**Instructions to follow**
Only the lines from the one with "i Gazu, O/Krosno" to the end of the data below should be returned, each exactly as it stands.

**Data supplied**
▬▬▬▬▬▬▬▬▬▬

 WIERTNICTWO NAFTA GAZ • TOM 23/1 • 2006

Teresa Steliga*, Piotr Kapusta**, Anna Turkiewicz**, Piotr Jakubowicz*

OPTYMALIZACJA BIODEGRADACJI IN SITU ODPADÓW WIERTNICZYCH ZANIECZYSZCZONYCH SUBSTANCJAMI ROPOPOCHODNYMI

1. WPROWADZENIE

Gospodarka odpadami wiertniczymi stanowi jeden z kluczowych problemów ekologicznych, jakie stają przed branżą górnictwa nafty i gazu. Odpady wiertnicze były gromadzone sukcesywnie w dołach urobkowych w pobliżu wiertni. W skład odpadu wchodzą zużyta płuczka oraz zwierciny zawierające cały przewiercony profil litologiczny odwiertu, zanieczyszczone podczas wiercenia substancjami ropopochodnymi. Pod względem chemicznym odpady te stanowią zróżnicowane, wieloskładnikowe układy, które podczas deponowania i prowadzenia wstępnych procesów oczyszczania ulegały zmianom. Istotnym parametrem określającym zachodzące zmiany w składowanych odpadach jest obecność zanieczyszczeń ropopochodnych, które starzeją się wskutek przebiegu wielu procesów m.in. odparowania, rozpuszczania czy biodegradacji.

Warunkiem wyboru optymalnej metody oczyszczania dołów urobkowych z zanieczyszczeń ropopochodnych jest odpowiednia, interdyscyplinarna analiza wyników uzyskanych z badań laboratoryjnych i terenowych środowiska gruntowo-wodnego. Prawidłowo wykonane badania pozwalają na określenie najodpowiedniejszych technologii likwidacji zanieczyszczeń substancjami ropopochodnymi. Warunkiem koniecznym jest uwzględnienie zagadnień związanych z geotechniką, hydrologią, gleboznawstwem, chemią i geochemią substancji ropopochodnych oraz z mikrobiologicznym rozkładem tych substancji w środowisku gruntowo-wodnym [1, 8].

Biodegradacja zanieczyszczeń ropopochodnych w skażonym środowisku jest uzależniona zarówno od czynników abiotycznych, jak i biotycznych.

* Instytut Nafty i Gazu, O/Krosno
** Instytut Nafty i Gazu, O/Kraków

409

▬▬▬▬▬▬▬▬▬▬

**Response to this exercise**
* Instytut Nafty i Gazu, O/Krosno
** Instytut Nafty i Gazu, O/Kraków

409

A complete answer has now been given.